How do you respond to the claim that your books are anti-Catholic and promote atheism? Lyndsay Petersen, Parkersburg, Iowa
Hello, Lyndsay: In the world of the story — Lyra’s world — there is a church that has acquired great political power, rather in the way that some religions in our world have done at various times, and still do (think of the Taliban in Afghanistan). My point is that religion is at its best — it does most good — when it is farthest away from political power, and that when it gets hold of the power to (for example) send armies to war or to condemn people to death, or to rule every aspect of our lives, it rapidly goes bad. Sometimes people think that if something is done in the name of faith or religion, it must be good. Unfortunately, that isn’t true; some things done in the name of religion are very bad. That was what I was trying to describe in my story.
I think the qualities that the books celebrate are those such as kindness, love, courage and courtesy too. And intellectual curiosity. All these good things. And the qualities that the books attack are cold-heartedness, tyranny, close-mindedness, cruelty, the things that we all agree are bad things.
Is there an underlying message for atheism in your book or did you simply want to write a fantasy story, like Tolkien? Kim Mapstead, Friday Harbor, Wash.
Hello, Kim: What I was mainly doing, I hope, was telling a story, but not a story like Tolkien’s. (To be honest I don’t much care for “The Lord of the Rings.”) As for the atheism, it doesn’t matter to me whether people believe in God or not, so I’m not promoting anything of that sort. What I do care about is whether people are cruel or whether they’re kind, whether they act for democracy or for tyranny, whether they believe in open-minded enquiry or in shutting the freedom of thought and expression. Good things have been done in the name of religion, and so have bad things; and both good things and bad things have been done with no religion at all. What I care about is the good, wherever it comes from.
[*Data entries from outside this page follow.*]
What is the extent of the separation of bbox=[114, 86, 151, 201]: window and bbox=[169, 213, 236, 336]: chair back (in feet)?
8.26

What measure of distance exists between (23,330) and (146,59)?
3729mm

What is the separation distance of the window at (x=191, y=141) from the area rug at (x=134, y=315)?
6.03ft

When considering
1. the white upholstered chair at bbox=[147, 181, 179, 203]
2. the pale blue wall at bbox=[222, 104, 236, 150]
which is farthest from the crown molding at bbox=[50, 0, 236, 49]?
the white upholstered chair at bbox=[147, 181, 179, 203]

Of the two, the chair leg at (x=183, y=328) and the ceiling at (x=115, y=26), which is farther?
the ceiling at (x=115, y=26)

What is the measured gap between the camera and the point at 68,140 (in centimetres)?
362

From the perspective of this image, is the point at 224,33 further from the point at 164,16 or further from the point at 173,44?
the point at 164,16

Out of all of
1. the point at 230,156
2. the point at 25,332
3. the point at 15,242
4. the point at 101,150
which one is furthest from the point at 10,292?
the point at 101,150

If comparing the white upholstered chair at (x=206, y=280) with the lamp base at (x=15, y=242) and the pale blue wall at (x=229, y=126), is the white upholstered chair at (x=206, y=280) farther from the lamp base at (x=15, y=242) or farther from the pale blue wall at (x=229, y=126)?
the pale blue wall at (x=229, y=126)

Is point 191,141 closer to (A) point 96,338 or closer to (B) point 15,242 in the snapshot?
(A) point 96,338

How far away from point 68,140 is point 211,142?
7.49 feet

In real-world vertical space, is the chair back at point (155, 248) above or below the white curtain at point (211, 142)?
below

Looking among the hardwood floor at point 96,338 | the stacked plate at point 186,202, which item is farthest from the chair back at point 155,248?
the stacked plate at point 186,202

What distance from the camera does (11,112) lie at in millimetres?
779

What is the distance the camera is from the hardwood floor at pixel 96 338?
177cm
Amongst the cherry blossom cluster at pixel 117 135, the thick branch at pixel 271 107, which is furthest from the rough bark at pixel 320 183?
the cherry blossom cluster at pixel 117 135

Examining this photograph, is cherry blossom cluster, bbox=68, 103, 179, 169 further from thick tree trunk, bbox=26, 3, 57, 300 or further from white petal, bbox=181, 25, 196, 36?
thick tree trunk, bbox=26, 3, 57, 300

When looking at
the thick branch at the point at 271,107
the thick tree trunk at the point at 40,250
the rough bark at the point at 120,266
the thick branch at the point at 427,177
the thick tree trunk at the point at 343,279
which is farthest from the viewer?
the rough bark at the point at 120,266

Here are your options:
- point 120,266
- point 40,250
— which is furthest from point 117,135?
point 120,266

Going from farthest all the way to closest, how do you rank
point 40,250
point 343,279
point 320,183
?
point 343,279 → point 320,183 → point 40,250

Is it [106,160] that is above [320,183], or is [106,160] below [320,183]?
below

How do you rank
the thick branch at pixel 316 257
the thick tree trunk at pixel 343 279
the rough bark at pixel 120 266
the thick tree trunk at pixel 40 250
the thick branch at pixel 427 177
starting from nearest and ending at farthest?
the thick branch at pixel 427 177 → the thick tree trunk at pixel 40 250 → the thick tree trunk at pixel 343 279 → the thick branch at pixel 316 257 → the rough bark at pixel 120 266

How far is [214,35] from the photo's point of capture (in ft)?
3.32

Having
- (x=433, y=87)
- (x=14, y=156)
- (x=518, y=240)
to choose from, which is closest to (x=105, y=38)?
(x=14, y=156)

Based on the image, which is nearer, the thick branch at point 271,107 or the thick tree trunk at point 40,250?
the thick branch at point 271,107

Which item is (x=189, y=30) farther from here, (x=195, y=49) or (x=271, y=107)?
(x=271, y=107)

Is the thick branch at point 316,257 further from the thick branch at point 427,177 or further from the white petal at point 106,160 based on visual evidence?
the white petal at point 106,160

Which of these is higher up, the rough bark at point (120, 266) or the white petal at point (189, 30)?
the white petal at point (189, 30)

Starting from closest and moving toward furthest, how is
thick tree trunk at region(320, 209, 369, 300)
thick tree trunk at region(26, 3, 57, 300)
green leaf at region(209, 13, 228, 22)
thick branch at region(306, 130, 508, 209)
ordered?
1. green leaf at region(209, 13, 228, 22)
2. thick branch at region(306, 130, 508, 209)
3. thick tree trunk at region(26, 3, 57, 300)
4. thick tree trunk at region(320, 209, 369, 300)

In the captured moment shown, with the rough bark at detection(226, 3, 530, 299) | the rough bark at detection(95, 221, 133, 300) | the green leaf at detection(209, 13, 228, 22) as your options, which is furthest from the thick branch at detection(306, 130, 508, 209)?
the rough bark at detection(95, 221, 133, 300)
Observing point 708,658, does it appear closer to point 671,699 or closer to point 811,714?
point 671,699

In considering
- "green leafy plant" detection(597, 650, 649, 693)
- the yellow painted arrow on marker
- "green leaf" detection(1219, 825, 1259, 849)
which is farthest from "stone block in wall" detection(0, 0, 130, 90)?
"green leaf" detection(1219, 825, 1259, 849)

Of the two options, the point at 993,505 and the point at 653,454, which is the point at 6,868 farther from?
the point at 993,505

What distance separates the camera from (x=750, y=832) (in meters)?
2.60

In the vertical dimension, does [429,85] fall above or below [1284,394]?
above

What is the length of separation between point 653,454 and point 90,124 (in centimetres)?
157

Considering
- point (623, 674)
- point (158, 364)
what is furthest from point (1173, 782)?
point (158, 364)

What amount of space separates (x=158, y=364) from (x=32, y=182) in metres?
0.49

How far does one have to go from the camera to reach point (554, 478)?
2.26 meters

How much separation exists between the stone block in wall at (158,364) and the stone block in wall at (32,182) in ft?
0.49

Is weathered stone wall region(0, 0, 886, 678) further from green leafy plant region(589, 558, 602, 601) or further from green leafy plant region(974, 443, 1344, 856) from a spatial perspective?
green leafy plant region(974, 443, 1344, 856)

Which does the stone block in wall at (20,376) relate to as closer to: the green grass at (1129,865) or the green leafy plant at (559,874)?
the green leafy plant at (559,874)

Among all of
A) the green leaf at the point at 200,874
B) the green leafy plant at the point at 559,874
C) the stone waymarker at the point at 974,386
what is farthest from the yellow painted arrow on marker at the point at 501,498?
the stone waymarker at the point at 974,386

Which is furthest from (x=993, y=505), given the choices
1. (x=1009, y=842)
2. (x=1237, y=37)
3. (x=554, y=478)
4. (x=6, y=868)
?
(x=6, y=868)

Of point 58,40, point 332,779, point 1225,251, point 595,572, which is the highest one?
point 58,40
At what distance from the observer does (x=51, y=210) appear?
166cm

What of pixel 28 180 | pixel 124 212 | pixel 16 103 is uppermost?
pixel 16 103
PTC: If I can move from the personal to the communal or societal, would you say that substituting a God-less “Republic of Heaven” for the “Kingdom of Heaven” might be a form of “radical surgery”? Does atheism benefit from the Christian heritage, and how can a society that turns to atheism survive without it? (As you noted, one of the worst regimes we have ever known was Soviet Russia — a system that, while theocratic in form perhaps, was certainly officially atheistic.)
PP: But the problem with Soviet Russia wasn’t the atheism, it was the totalitarianism. The totalitarianism is also the problem with Saudi Arabia, as it was with the Taliban’s Afghanistan, with Calvin’s Geneva, with the Inquisition’s Spain …
Does atheism benefit from the Christian heritage? Of course it can benefit from the best of it. I would hate to live in a world where all the Christian art, philosophy, literature, music, and architecture, not to mention the best of the ethical teaching, had been obliterated and forgotten. My own background, as I’ve said many times, is Christian to the core. Christianity has made me what I am, for better or worse. I just don’t believe in God.